What you should do:
The answer is to consist only of an exact retyping of the lines from the one containing "SUSHI BOY & SUSHI GIRL sticker #603530" to the end of the entries, without pictures.

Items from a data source
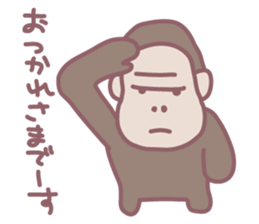 Uho Uho Ukkiki sticker #6087632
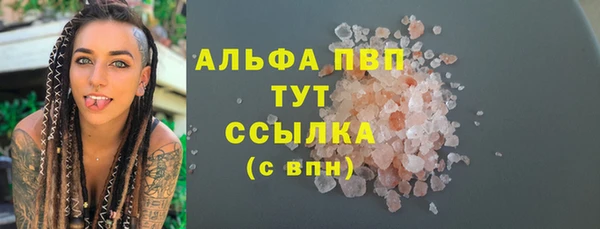 СК Заволжье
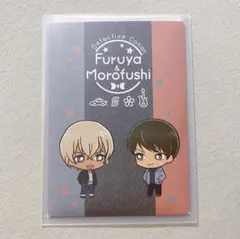 2026年最新】諸伏景光 コナンカードの人気アイテム - メルカリ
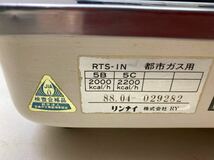 12107 一口ガスコンロ Rinnai RTS-1N　都市ガス用　　ホース付き　中古　_画像5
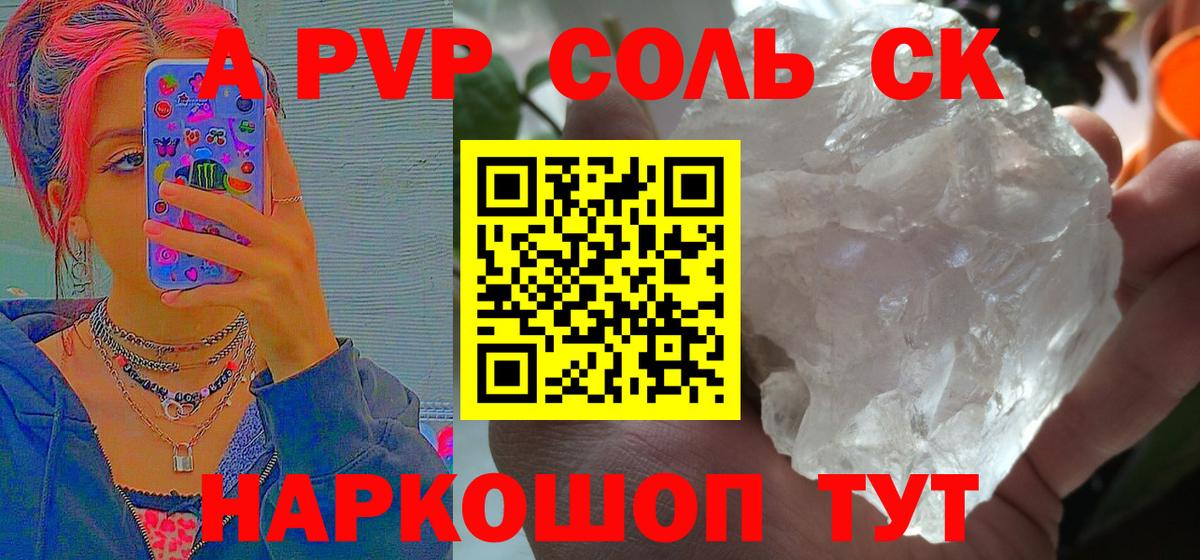 Кирово-Чепецк  A-PVP  Вход с VPN  Alpha PVP VHQ 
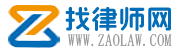 惠州在线律师提供医疗|刑事|合同|债务免费咨询-找律师网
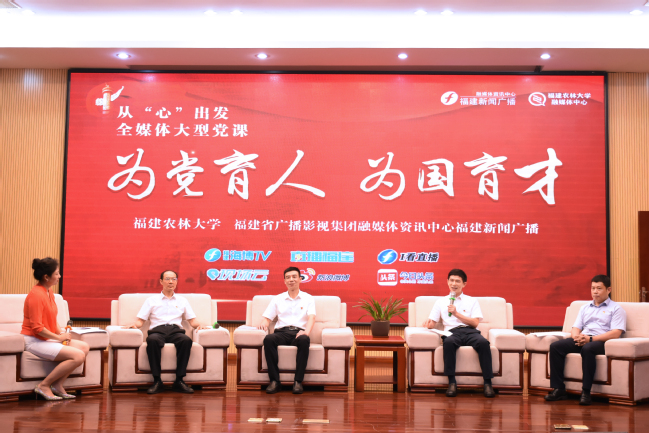 为党育人 为国育才 第二期全媒体直播党课开讲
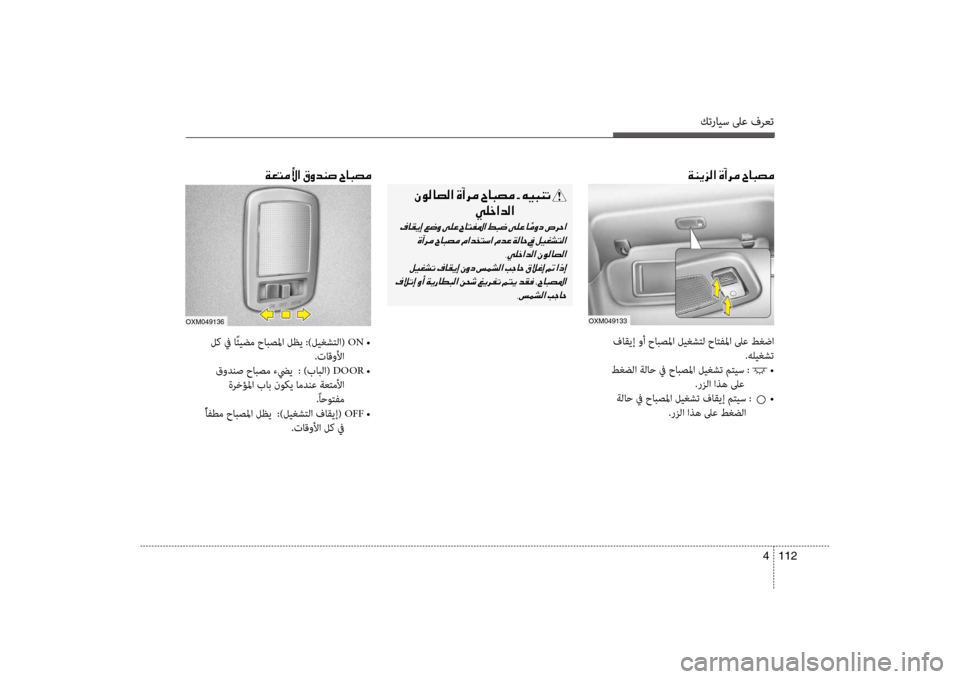 Hyundai Santa Fe 2012 دليل المالك كترايس لىع فرعت
112
4
001E00CF00C100CA006A00B8003F001E00CE0043006800BC001E005E00400048007400BC
oxm049133
فاق\bإ وأ حابصلما ليغشتل حاتفلما لىع طغضا
.هل Hyundai Santa Fe 2012 دليل المالك كترايس لىع فرعت
112
4
001E00CF00C100CA006A00B8003F001E00CE0043006800BC001E005E00400048007400BC
oxm049133
فاق\bإ وأ حابصلما ليغشتل حاتفلما لىع طغضا
.هل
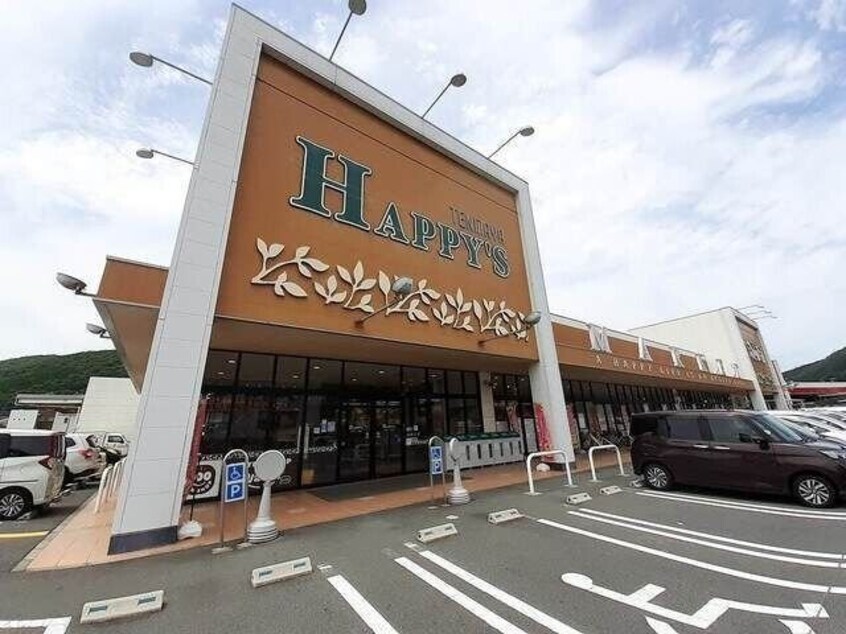 ハピーズ金川店(スーパー)まで1002m シンフォニーⅠ
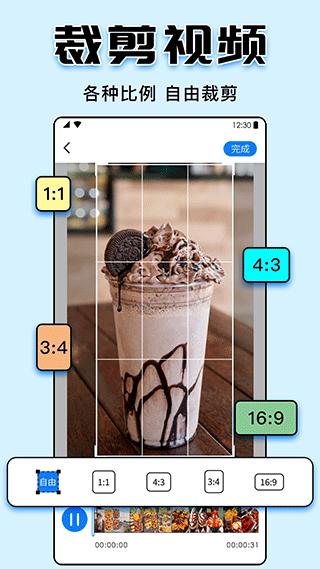 视频水印大师app最新版截图4
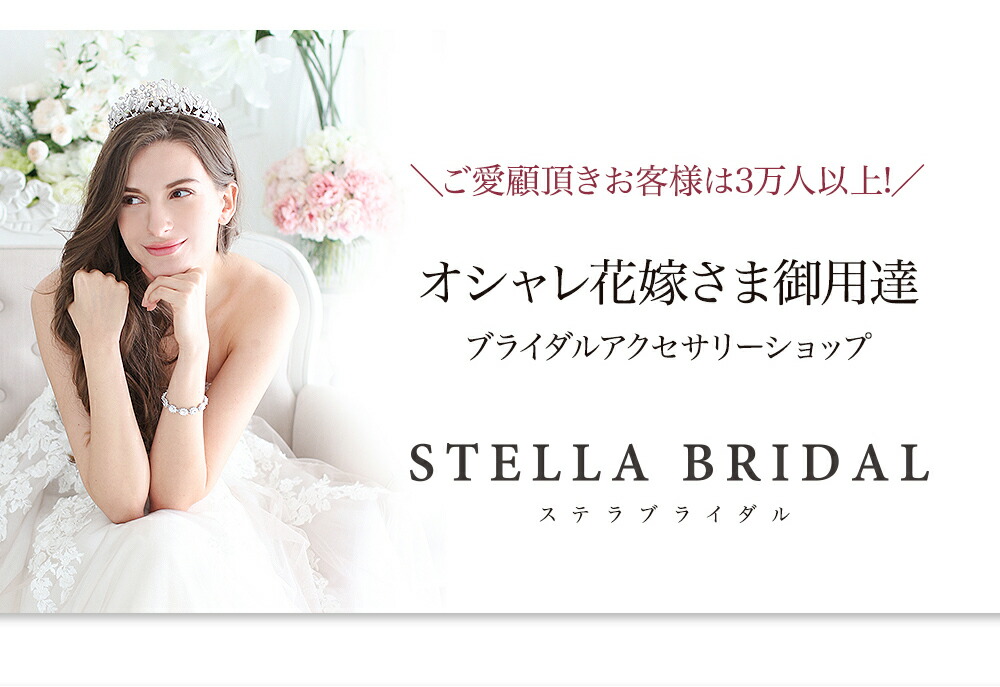 楽天市場】【STELLA BRIDAL公式】ジネット ジルコニア ブライダル
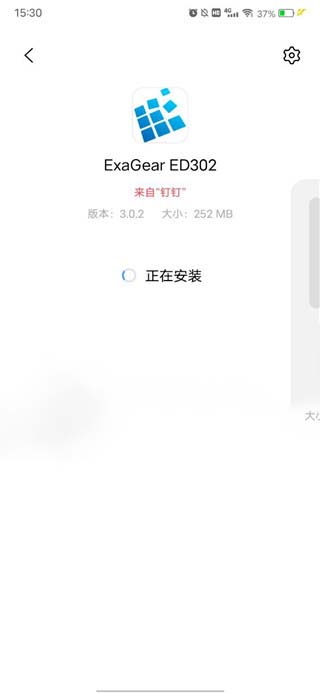 暗黑破坏神2中文版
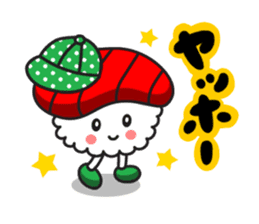 SUSHI BOY & SUSHI GIRL sticker #603530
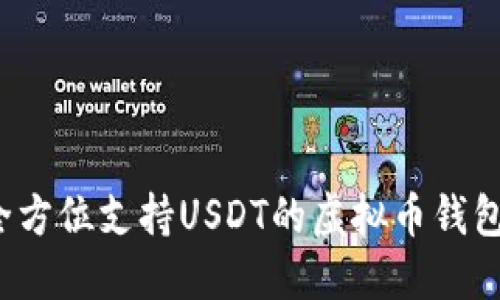 易币付：全方位支持USDT的虚拟币钱包软件详解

Answer to this task:
 SUSHI BOY & SUSHI GIRL sticker #603530
 易币付：全方位支持USDT的虚拟币钱包软件详解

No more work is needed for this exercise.